Thai Chat 10, Chart Thai, which is likely to decide which party forms the next government, won a total of 39 seats, followed by the military-linked Puea Paendin with 26, Ruam JaiMatchima seven and Pracharaj Party four out of the 480 seats at stake.
Apichart said the results were based on the 93.11 percent of votes counted as at 10.15pm but assured that the outcome (of the election) would not be affected once all ballots are counted.
He said that a total of 29.34 million voters, or 59.9 percent of the over 45 million eligible voters turned-up for the election, which was called by the military-installed government with the aim of restoring democracy, as well as keeping Thaksin out of power.
Asked why the voter-turnout was lower than the government’s target of 70 percent, he said it could be due to people being tired of intense politicking in the country, which has seen four elections in a space of seven years.
The PPP was formed by Thaksin supporters after his Thai Rak Thai party was dissolved by the court in May and all its 111 executives banned from politics for five years.

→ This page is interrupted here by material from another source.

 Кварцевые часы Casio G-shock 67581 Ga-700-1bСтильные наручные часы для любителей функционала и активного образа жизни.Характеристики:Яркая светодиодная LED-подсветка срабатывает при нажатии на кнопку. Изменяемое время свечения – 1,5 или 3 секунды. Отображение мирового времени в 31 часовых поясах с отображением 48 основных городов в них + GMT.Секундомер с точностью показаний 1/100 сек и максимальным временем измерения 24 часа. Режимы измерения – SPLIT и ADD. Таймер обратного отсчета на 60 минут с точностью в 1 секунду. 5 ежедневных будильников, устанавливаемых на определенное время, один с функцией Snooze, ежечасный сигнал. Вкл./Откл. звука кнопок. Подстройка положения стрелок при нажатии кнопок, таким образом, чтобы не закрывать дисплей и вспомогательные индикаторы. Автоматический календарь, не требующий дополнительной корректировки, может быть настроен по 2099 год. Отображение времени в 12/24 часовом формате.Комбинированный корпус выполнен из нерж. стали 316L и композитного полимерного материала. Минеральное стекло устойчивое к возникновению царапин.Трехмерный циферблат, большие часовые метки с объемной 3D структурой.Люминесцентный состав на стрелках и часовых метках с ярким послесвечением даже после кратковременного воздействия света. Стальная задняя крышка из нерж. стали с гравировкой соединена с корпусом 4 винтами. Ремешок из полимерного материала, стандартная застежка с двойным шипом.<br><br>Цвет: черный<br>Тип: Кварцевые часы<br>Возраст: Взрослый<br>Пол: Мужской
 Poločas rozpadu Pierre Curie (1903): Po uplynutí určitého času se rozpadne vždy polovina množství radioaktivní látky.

Thaksin, who is facing numerous corruption and power abuse charges, monitored the election from Hong Kong.
Former deputy prime minister and Bangkok Governor, Samak Sundaravej said that the PPP was willing to work with other parties to form a coalition government, an offer rejected by Democrat leader Abhisit Vejjajiva who could become the prime minister himself if all the other parties abandon the PPP and join his coalition.
The PPP has already warned of attempts by some influential people and the military to stop them from forming the government and is wary of the investigations to be conducted by the ECT on over 170 cases of poll irregularities.
Under Thai election law, ECT has 30 days to scrutinise all candidates before announcing the official results.